» EXERCISE GOAL
No pictures should appear in the copy; otherwise retype the entries exactly.

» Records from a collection

^^^^^^^^^^^^^^^^

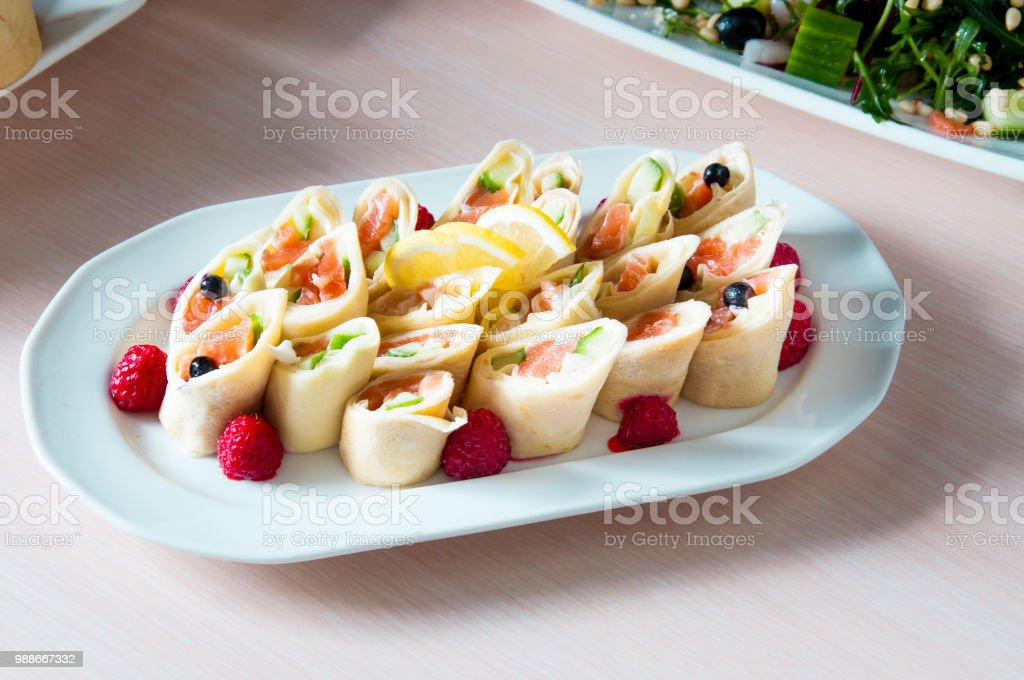 A Prepared Apetit Dish Beautifully Decorated In A Plate On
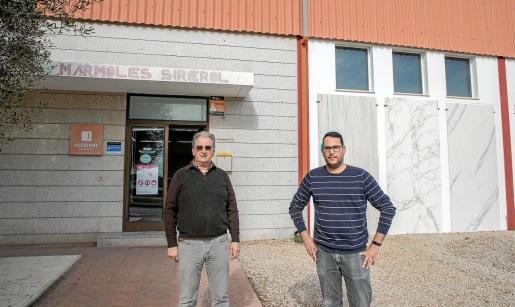Jaume Sirerol e Isaac Pons, presente y futuro de Mármoles Sirerol. A las puertas de su jubilación, Jaume está acompañanado a Isaac para que tome las riendas del negocio.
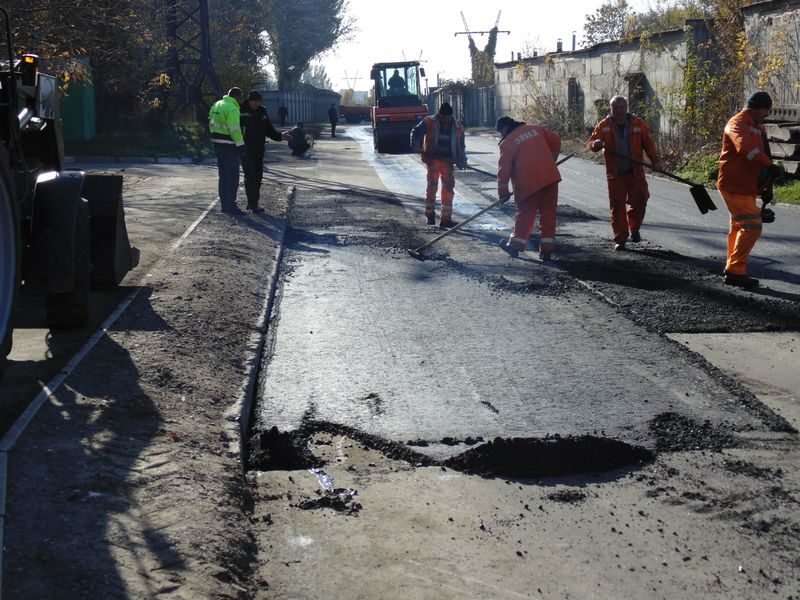 Средний ремонт дороги в Шевченковском районе на улице Круговой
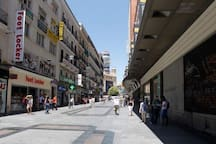 A dos minutos de la calle preciados , zona comercial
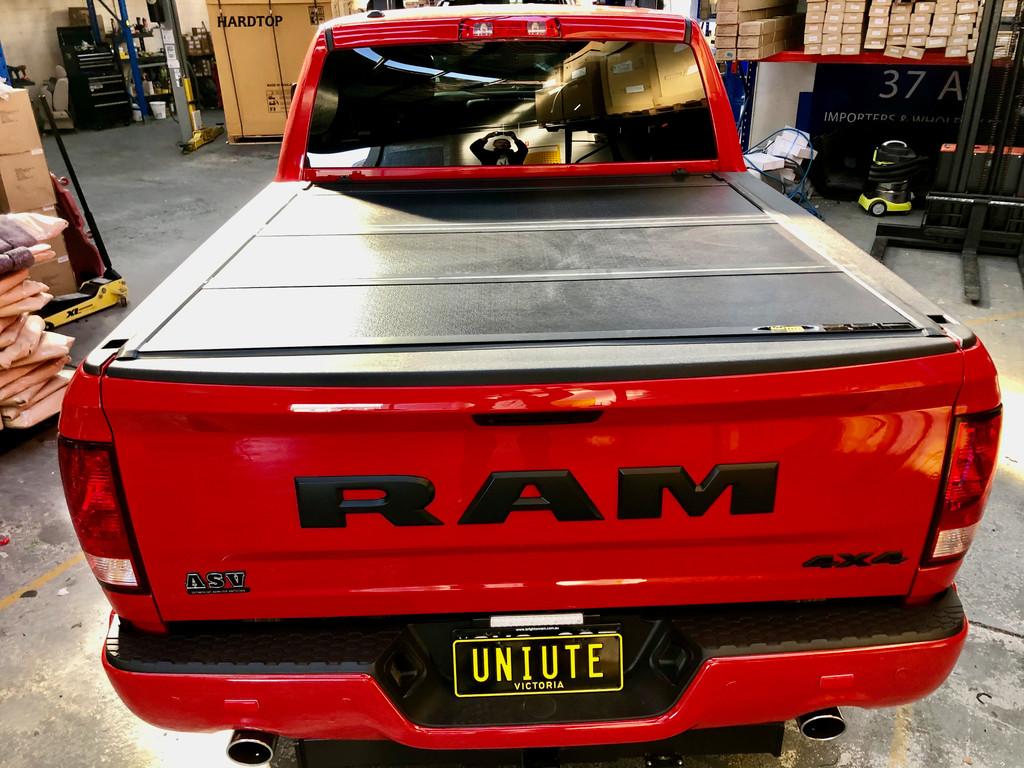 Quad-Fold Hard Lid Tonneau Cover for Dodge RAM 1500 DS/DT 2009-2021 6,4' BED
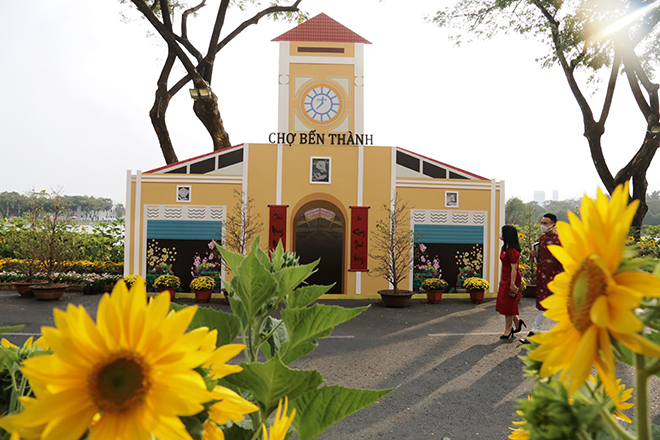 """Ngắm đường hoa dài 700m ở Phú Mỹ Hưng, điểm """"check in"""" cho du khách dịp Tết đến Xuân về - hình ảnh 1"""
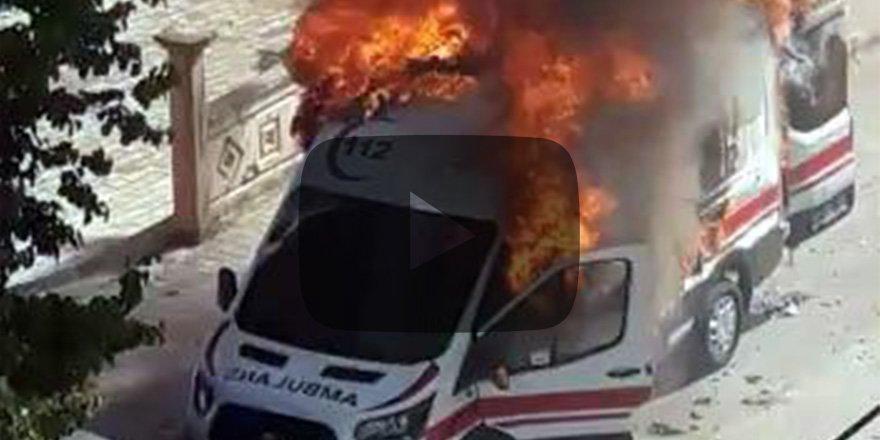 Dehşet anlar! Ambulans içinde hastasıyla yandı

^^^^^^^^^^^^^^^^

» SOLUTION
 A Prepared Apetit Dish Beautifully Decorated In A Plate On
Jaume Sirerol e Isaac Pons, presente y futuro de Mármoles Sirerol. A las puertas de su jubilación, Jaume está acompañanado a Isaac para que tome las riendas del negocio.
 Средний ремонт дороги в Шевченковском районе на улице Круговой
 A dos minutos de la calle preciados , zona comercial
 Quad-Fold Hard Lid Tonneau Cover for Dodge RAM 1500 DS/DT 2009-2021 6,4' BED
 """Ngắm đường hoa dài 700m ở Phú Mỹ Hưng, điểm """"check in"""" cho du khách dịp Tết đến Xuân về - hình ảnh 1"""
 Dehşet anlar! Ambulans içinde hastasıyla yandı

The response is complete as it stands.